El marido, cuyo amor no da para apoyarla en ese momento de su vida, sino sólo para protestar, para gruñir, para exigir que “le hagan caso”, para largarse harto de encontrarse con los guardaespaldas, en vez de ganarse ese caso aportando respaldo y simpatía, como hace su sobrino Félix, el único vínculo masculino que lleva algo de solidaridad humana a Jeanne, también traicionada por el que creía fiel colaborador. El marido irritado porque siempre hablan de él como marido de ella, al revés de lo tristemente habitual. El marido que lleva su odioso comportamiento hasta el punto de un acto final en el que ni siquiera toma las garantías de que sea realmente “final”, para así llevar su presión sobre ella hasta el extremo.
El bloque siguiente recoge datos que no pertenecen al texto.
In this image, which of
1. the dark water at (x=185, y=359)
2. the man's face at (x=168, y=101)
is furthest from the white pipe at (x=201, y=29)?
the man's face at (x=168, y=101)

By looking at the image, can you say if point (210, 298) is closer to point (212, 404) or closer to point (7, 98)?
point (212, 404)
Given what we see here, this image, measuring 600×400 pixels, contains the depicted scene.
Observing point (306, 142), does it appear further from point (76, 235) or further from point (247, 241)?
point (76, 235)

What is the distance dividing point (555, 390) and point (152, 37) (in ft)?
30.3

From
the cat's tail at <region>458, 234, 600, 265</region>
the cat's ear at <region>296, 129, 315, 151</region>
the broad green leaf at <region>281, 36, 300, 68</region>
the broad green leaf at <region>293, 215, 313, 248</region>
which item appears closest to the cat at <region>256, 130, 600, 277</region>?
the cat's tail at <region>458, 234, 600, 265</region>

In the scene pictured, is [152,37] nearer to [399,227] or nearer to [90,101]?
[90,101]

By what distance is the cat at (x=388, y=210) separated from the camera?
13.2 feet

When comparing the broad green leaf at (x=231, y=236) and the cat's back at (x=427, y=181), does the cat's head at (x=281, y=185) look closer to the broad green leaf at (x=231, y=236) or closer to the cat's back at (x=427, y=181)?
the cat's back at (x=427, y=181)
¿Y después? Eso queda abierto. Si Jeanne se rendirá al chantaje del marido o le mandará a freír espárragos, queda abierto al deseo del espectador. Y si su final “Qu’ils aillent se faire foutre...” quiere decir que va a seguir combatiendo a ese tipo de corruptos o bien que no merece la pena arriesgar tanto cuando quienes deberían haberla apoyado la zancadillean y la apartan del caso, también queda abierto. De hecho, si fuese una escena de la vida real bien podría querer decir que aún no sabe que hará, pero que sin duda ha reconocido al enemigo.